▶ [WHAT IS EXPECTED]: Write out the entries below word for word, everything from the very first line down to and including the line that contains "Answer: the tree".

Visual spatial reasoning items:
[Start]

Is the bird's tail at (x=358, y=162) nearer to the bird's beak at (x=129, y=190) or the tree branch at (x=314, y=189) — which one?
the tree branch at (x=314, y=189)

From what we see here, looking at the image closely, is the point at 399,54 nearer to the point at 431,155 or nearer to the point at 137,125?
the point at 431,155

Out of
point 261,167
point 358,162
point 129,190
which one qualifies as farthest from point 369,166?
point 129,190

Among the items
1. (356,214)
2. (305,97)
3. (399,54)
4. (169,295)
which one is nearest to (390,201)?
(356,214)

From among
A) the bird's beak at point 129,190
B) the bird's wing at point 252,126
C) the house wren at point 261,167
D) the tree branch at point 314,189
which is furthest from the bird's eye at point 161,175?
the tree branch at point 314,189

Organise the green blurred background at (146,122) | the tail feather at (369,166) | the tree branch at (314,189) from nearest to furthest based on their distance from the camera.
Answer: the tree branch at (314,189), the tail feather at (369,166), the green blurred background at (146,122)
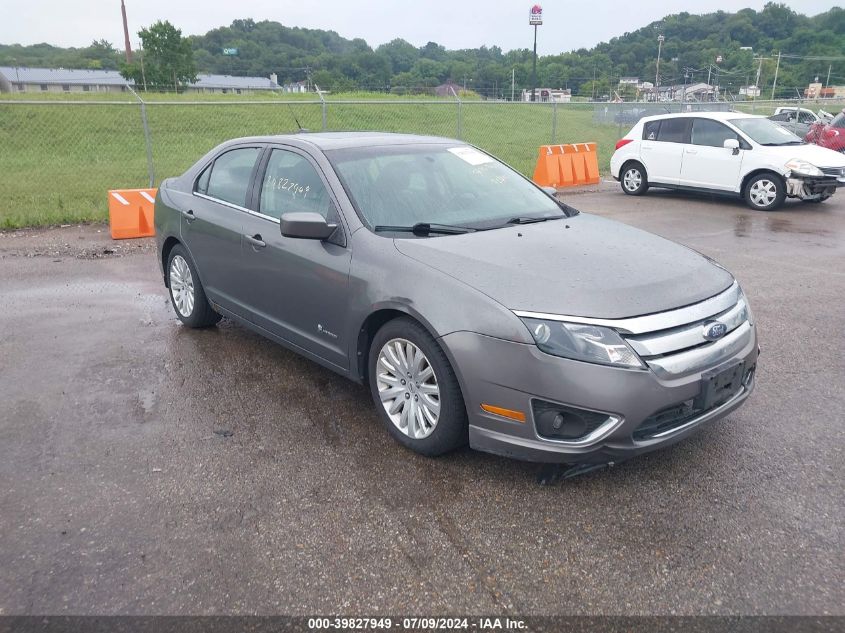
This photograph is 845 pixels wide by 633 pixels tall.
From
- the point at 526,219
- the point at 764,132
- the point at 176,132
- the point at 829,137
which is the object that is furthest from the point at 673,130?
the point at 176,132

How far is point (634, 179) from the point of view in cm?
1384

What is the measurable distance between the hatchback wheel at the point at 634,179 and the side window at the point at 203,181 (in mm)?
10331

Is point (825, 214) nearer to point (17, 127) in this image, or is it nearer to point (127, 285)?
point (127, 285)

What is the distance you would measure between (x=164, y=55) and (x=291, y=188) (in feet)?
185

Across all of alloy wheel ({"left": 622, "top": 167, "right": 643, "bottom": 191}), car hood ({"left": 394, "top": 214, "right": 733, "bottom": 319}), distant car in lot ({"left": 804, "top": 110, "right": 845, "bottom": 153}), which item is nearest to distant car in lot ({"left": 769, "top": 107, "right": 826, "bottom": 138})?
A: distant car in lot ({"left": 804, "top": 110, "right": 845, "bottom": 153})

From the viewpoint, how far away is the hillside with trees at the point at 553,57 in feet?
169

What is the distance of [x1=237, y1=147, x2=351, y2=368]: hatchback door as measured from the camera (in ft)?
13.0

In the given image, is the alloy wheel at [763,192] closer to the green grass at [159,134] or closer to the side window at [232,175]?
the green grass at [159,134]

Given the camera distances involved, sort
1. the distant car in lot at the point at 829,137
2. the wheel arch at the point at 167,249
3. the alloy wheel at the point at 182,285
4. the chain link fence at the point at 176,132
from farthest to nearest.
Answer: the distant car in lot at the point at 829,137
the chain link fence at the point at 176,132
the wheel arch at the point at 167,249
the alloy wheel at the point at 182,285

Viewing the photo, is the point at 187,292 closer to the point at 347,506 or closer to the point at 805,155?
the point at 347,506

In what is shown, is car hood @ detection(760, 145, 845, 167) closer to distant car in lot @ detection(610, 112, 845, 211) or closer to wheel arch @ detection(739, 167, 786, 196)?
distant car in lot @ detection(610, 112, 845, 211)

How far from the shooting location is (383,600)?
8.48 feet

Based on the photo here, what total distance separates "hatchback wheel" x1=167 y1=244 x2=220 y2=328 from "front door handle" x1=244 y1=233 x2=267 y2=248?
3.40ft

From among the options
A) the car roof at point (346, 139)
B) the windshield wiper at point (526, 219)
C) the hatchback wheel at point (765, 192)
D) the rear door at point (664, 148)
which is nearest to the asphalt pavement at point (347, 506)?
the windshield wiper at point (526, 219)
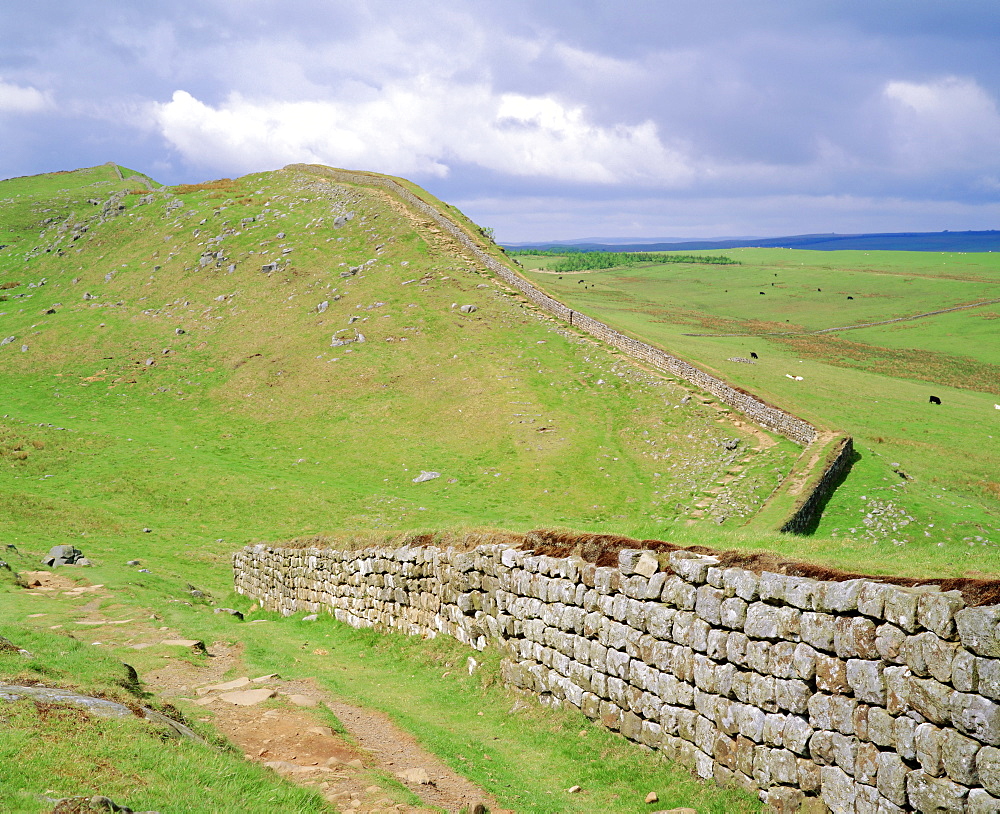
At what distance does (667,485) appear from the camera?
117 feet

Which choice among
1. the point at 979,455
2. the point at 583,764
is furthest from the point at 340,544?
the point at 979,455

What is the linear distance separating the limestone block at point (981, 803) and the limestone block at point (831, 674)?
1555 millimetres

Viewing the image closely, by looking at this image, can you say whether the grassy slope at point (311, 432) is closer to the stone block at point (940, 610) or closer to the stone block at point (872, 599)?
the stone block at point (872, 599)

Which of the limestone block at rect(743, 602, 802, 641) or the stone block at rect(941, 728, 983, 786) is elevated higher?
the limestone block at rect(743, 602, 802, 641)

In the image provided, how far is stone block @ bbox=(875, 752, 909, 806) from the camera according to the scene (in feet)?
25.9

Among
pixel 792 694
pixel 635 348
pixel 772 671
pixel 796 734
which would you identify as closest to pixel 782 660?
pixel 772 671

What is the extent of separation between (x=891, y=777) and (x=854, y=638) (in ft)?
4.95

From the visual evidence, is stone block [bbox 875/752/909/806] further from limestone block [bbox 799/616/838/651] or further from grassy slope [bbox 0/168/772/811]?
grassy slope [bbox 0/168/772/811]

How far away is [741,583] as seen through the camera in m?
9.92

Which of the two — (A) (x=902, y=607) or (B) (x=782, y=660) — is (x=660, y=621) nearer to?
(B) (x=782, y=660)

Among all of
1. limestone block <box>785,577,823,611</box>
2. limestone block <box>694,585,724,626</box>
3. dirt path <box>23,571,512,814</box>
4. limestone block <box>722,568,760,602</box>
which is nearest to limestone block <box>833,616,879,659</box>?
limestone block <box>785,577,823,611</box>

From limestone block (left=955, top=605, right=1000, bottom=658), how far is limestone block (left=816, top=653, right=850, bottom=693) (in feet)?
4.96

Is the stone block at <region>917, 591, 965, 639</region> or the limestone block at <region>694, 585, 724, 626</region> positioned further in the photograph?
the limestone block at <region>694, 585, 724, 626</region>

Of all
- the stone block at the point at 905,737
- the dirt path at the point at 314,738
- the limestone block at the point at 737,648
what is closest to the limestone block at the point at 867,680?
the stone block at the point at 905,737
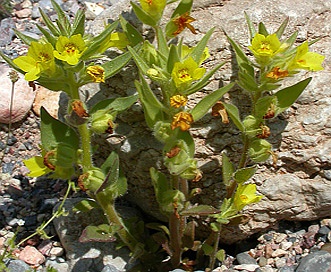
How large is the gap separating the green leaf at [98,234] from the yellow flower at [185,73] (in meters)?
0.98

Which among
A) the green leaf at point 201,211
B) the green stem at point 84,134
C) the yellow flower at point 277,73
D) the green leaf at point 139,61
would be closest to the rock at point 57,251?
the green stem at point 84,134

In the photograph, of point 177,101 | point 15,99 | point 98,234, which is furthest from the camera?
point 15,99

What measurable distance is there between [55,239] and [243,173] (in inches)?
61.3

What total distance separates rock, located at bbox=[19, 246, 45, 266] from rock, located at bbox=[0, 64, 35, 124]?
1091 millimetres

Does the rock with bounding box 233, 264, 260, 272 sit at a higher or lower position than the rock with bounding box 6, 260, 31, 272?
lower

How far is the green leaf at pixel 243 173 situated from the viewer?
9.53 feet

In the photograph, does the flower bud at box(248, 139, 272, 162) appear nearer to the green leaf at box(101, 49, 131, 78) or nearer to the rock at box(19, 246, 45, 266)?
the green leaf at box(101, 49, 131, 78)

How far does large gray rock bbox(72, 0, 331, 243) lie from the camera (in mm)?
3252

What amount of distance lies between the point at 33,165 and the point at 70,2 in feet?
8.20

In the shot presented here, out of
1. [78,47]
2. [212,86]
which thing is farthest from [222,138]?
[78,47]

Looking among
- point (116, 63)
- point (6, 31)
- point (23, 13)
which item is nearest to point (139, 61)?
point (116, 63)

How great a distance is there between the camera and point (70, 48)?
2643mm

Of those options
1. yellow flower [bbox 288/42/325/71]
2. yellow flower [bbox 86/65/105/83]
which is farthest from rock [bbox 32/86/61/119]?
yellow flower [bbox 288/42/325/71]

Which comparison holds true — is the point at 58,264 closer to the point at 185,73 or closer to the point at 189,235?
the point at 189,235
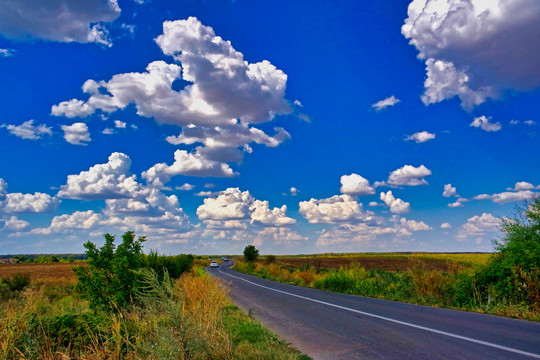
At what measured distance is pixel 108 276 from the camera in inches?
350

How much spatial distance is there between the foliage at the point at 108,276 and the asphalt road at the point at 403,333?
372 centimetres

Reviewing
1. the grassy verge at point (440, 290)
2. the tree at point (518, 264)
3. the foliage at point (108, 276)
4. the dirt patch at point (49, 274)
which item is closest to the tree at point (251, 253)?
the dirt patch at point (49, 274)

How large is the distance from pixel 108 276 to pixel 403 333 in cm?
660

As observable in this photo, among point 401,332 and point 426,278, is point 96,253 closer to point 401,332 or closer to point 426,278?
point 401,332

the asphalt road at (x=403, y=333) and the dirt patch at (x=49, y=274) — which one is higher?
the asphalt road at (x=403, y=333)

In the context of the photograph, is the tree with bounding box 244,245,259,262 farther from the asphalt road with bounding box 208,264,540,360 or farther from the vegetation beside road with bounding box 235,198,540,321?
the asphalt road with bounding box 208,264,540,360

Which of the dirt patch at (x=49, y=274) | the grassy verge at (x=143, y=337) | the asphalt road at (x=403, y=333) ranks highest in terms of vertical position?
the grassy verge at (x=143, y=337)

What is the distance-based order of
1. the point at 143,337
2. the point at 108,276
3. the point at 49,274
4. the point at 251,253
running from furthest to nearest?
the point at 251,253 < the point at 49,274 < the point at 108,276 < the point at 143,337

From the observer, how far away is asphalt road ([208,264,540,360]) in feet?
20.7

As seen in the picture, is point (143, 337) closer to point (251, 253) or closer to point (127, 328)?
point (127, 328)

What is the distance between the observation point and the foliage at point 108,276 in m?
8.59

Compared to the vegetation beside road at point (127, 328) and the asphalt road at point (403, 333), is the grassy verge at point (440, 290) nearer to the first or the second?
the asphalt road at point (403, 333)

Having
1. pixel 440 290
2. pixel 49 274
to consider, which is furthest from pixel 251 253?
pixel 440 290

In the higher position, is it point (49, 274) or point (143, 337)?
point (143, 337)
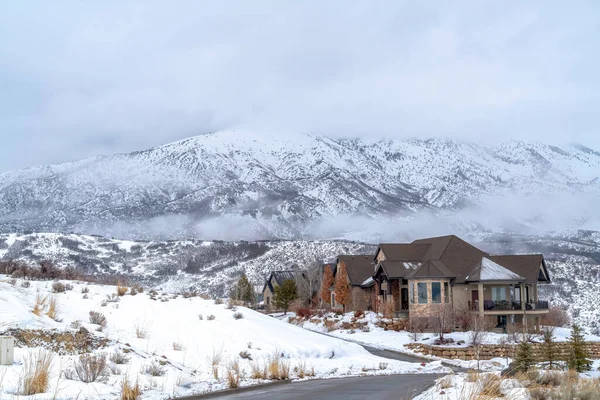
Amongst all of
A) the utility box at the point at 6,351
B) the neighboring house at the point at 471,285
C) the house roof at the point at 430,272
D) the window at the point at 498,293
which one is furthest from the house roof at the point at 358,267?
the utility box at the point at 6,351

[End]

▶ [THE OUTPUT]:
Is the bird's tail at (x=358, y=162) nearer to the bird's beak at (x=129, y=190) or the tree branch at (x=314, y=189) — which one?
the tree branch at (x=314, y=189)

From what we see here, looking at the image closely, is the point at 399,54 nearer to the point at 431,155 or nearer to the point at 137,125?
the point at 431,155

Out of
point 261,167
point 358,162
point 129,190
which one qualifies as farthest from point 369,166?
point 129,190

Among the items
1. (356,214)
2. (305,97)
3. (399,54)
4. (169,295)
which one is nearest to (390,201)?
(356,214)

From among
A) the bird's beak at point 129,190
B) the bird's wing at point 252,126
C) the house wren at point 261,167
D) the tree branch at point 314,189
which is furthest from the bird's eye at point 161,175?
the tree branch at point 314,189

Organise the green blurred background at (146,122) | the tail feather at (369,166) | the tree branch at (314,189) from nearest to furthest based on their distance from the camera.
Answer: the tree branch at (314,189), the tail feather at (369,166), the green blurred background at (146,122)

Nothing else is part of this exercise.